* **Les tâches**
a: D'après la lettre du ministre de l'Économie, répondez à ces questions :
(i) Qui est désigné comme défendeur ?
(ii) Quel pourcentage du capital et des droits de vote de la société Stockalliance le projet d'acquisition vise-t-il ?
(iii) À quelle date le contrat de cession a-t-il été signé ?
b: Reproduisez à l'identique le passage de la lettre du ministre de l'Économie qui commence par « Ministre de l’Économie, 22 » et se poursuit jusqu'à « 6 septembre 2002. ».

* **Document source**
========================
Ministre de l’Économie, 22 novembre 2002, n° ECOC0300182Y
MINISTRE DE L’ÉCONOMIE
Lettre
PARTIES
Demandeur :
MINISTRE DE L'ECONOMIE
Défendeur :
Conseils de la société Norbert Dentressangle
MINISTRE DE L'ECONOMIE, DES FINANCES ET DE L'INDUSTRIE
Maître,
Par dépôt d'un dossier déclaré complet le 18 octobre 2002, vous avez notifié le projet d'acquisition de 99,28 % du capital et des droits de vote de la société Stockalliance par la société Groupe Norbert Dentressangle auprès de la société Transalliance Participations. Cette opération a été formalisée par un contrat de cession signé le 6 septembre 2002.
========================
* **Entrées fournies**
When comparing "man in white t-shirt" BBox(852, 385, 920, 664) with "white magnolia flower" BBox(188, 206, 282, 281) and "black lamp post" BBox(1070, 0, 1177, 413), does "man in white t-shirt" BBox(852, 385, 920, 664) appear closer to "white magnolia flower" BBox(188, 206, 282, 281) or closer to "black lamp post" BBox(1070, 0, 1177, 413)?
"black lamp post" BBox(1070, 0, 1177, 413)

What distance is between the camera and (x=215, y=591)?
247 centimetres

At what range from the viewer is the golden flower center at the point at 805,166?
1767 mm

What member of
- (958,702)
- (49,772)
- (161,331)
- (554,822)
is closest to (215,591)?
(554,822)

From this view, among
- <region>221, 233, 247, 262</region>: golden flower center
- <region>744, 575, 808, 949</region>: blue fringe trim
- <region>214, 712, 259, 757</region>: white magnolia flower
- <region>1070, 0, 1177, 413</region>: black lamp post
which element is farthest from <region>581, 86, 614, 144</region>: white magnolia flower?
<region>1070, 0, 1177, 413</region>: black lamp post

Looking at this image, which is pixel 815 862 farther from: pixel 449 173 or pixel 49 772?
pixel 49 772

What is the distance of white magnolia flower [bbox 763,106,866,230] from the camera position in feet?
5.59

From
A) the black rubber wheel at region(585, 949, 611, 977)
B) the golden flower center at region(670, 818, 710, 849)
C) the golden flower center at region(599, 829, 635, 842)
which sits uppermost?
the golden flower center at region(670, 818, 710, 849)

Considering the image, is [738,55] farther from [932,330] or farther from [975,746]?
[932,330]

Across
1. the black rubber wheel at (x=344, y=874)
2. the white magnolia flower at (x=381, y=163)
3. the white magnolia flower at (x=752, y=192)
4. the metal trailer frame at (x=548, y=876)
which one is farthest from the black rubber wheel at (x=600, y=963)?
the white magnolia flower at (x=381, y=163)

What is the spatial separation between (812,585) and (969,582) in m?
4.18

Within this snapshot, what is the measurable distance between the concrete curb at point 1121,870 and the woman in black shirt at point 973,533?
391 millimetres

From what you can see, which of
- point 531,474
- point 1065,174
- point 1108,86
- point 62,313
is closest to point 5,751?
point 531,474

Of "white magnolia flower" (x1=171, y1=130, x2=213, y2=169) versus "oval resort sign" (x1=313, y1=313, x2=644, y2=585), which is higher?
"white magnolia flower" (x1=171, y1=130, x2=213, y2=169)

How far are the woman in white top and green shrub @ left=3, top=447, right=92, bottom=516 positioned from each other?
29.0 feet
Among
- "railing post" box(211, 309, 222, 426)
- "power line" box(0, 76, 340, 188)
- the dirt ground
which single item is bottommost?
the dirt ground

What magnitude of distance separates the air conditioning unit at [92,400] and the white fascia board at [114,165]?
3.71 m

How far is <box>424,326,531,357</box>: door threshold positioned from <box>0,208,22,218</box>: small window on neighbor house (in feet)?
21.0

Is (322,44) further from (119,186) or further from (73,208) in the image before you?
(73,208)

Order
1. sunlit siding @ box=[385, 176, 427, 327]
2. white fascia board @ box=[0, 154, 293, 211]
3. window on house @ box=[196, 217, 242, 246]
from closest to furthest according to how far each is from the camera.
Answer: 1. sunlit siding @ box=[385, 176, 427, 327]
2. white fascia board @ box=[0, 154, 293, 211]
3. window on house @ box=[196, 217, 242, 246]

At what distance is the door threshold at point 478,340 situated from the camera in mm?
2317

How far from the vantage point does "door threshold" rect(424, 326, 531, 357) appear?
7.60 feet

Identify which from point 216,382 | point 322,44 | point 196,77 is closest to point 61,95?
========================
* **Réponses**
a:
(i) Les conseils de la société Norbert Dentressangle.
(ii) 99,28 %.
(iii) Le 6 septembre 2002.

b:
Ministre de l’Économie, 22 novembre 2002, n° ECOC0300182Y
MINISTRE DE L’ÉCONOMIE
Lettre
PARTIES
Demandeur :
MINISTRE DE L'ECONOMIE
Défendeur :
Conseils de la société Norbert Dentressangle
MINISTRE DE L'ECONOMIE, DES FINANCES ET DE L'INDUSTRIE
Maître,
Par dépôt d'un dossier déclaré complet le 18 octobre 2002, vous avez notifié le projet d'acquisition de 99,28 % du capital et des droits de vote de la société Stockalliance par la société Groupe Norbert Dentressangle auprès de la société Transalliance Participations. Cette opération a été formalisée par un contrat de cession signé le 6 septembre 2002.